Stored data entries

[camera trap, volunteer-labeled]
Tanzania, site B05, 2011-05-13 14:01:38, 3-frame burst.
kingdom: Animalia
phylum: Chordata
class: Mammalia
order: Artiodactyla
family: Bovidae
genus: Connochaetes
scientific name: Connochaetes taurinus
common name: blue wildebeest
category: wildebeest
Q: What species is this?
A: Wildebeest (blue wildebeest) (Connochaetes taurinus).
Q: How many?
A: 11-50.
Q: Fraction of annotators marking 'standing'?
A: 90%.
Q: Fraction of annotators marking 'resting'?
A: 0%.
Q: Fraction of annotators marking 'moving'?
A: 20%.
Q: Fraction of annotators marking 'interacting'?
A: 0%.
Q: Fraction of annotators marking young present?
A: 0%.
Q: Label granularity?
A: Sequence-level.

==

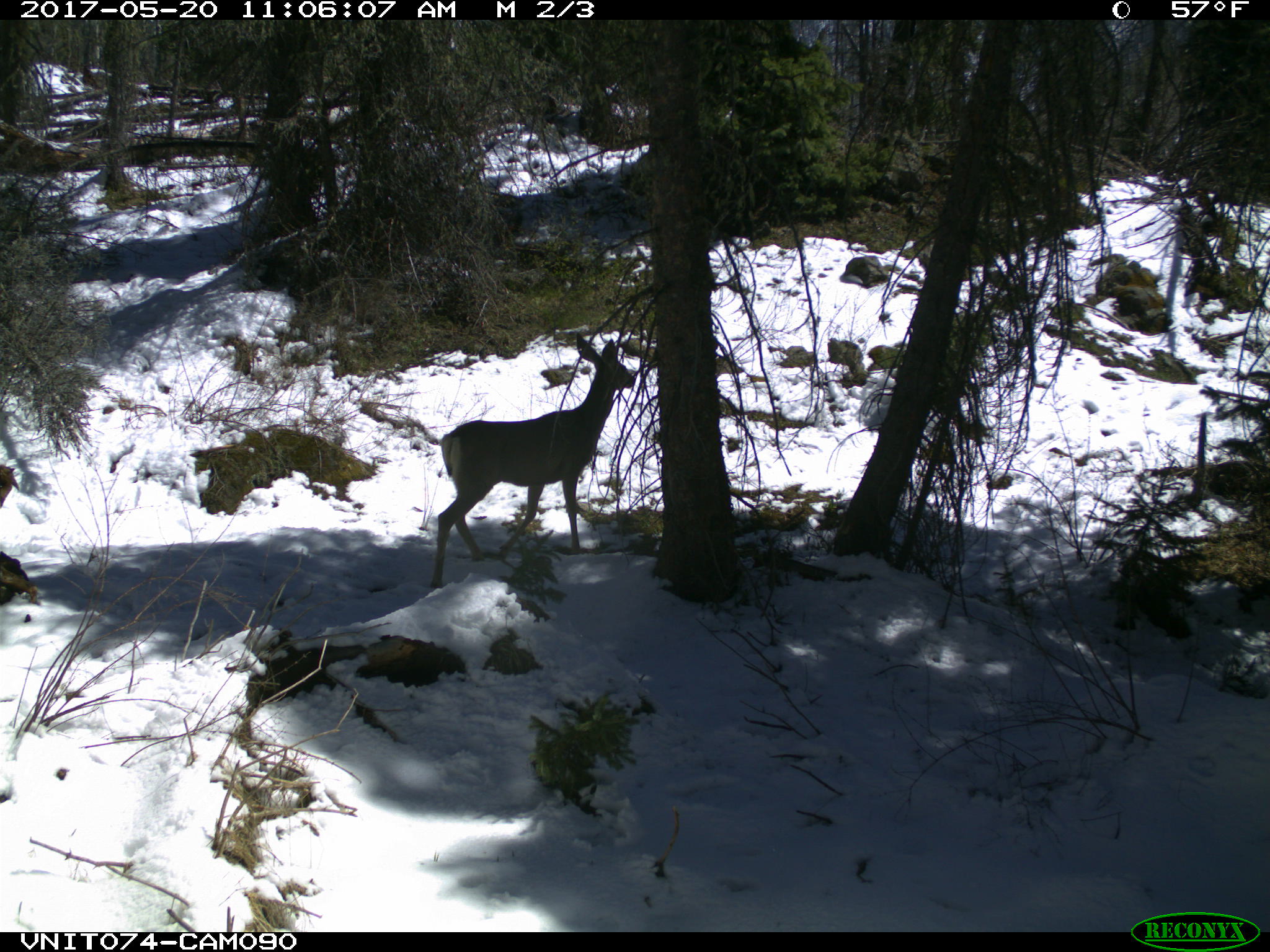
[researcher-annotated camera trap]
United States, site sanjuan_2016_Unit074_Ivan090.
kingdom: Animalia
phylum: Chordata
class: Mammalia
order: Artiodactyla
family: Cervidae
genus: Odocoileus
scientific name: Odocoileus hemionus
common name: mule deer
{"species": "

---

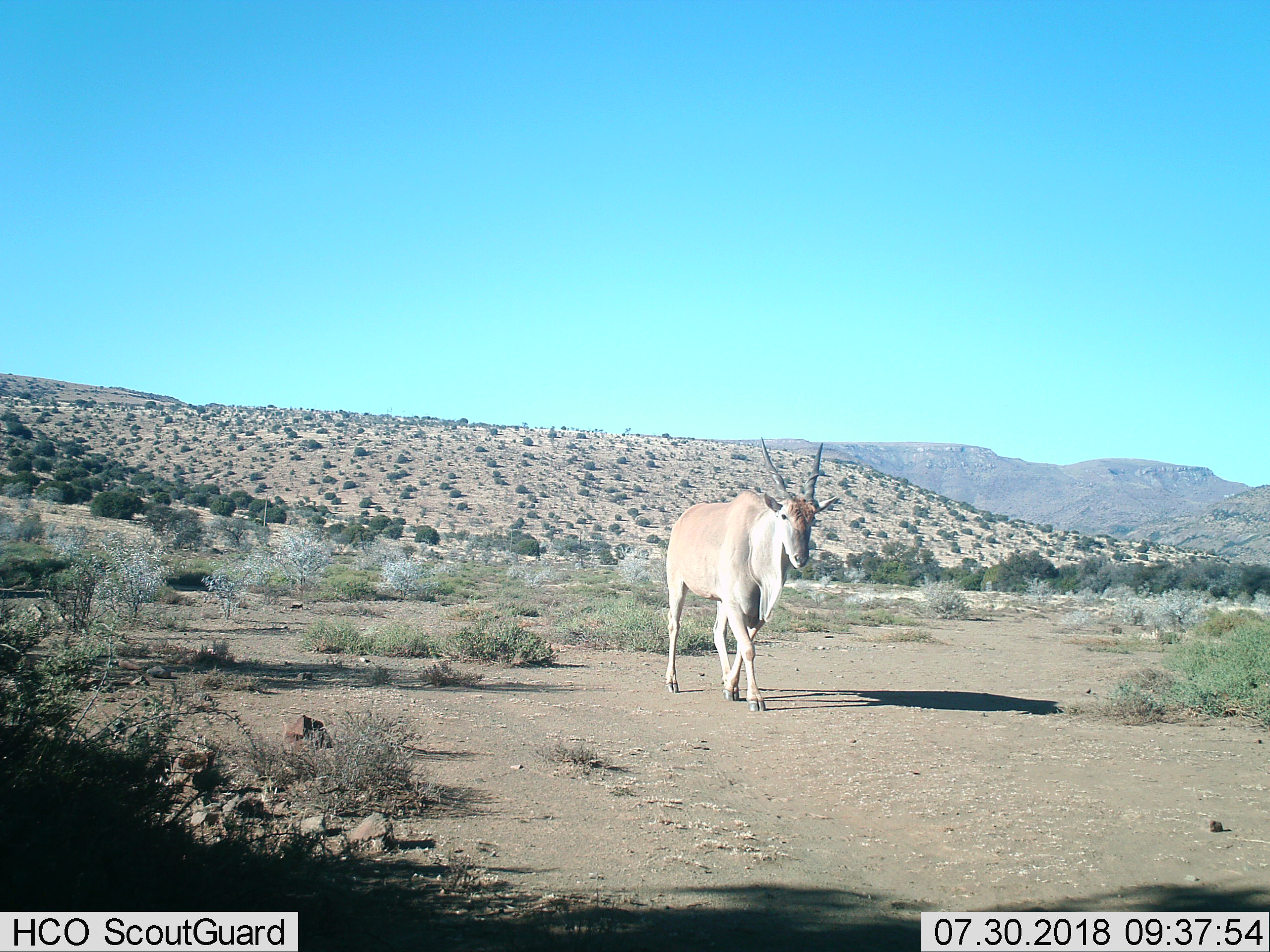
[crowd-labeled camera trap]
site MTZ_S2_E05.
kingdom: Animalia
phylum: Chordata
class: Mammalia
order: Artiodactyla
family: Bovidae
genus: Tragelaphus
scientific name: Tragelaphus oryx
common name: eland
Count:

__TASK DETAILS__:
Repeat, exactly as they stand above, the lines from the line with "[camera trap, volunteer-labeled]" to the line with "A: Sequence-level.", both lines included.

__ANSWER AREA__:
[camera trap, volunteer-labeled]
Tanzania, site B05, 2011-05-13 14:01:38, 3-frame burst.
kingdom: Animalia
phylum: Chordata
class: Mammalia
order: Artiodactyla
family: Bovidae
genus: Connochaetes
scientific name: Connochaetes taurinus
common name: blue wildebeest
category: wildebeest
Q: What species is this?
A: Wildebeest (blue wildebeest) (Connochaetes taurinus).
Q: How many?
A: 11-50.
Q: Fraction of annotators marking 'standing'?
A: 90%.
Q: Fraction of annotators marking 'resting'?
A: 0%.
Q: Fraction of annotators marking 'moving'?
A: 20%.
Q: Fraction of annotators marking 'interacting'?
A: 0%.
Q: Fraction of annotators marking young present?
A: 0%.
Q: Label granularity?
A: Sequence-level.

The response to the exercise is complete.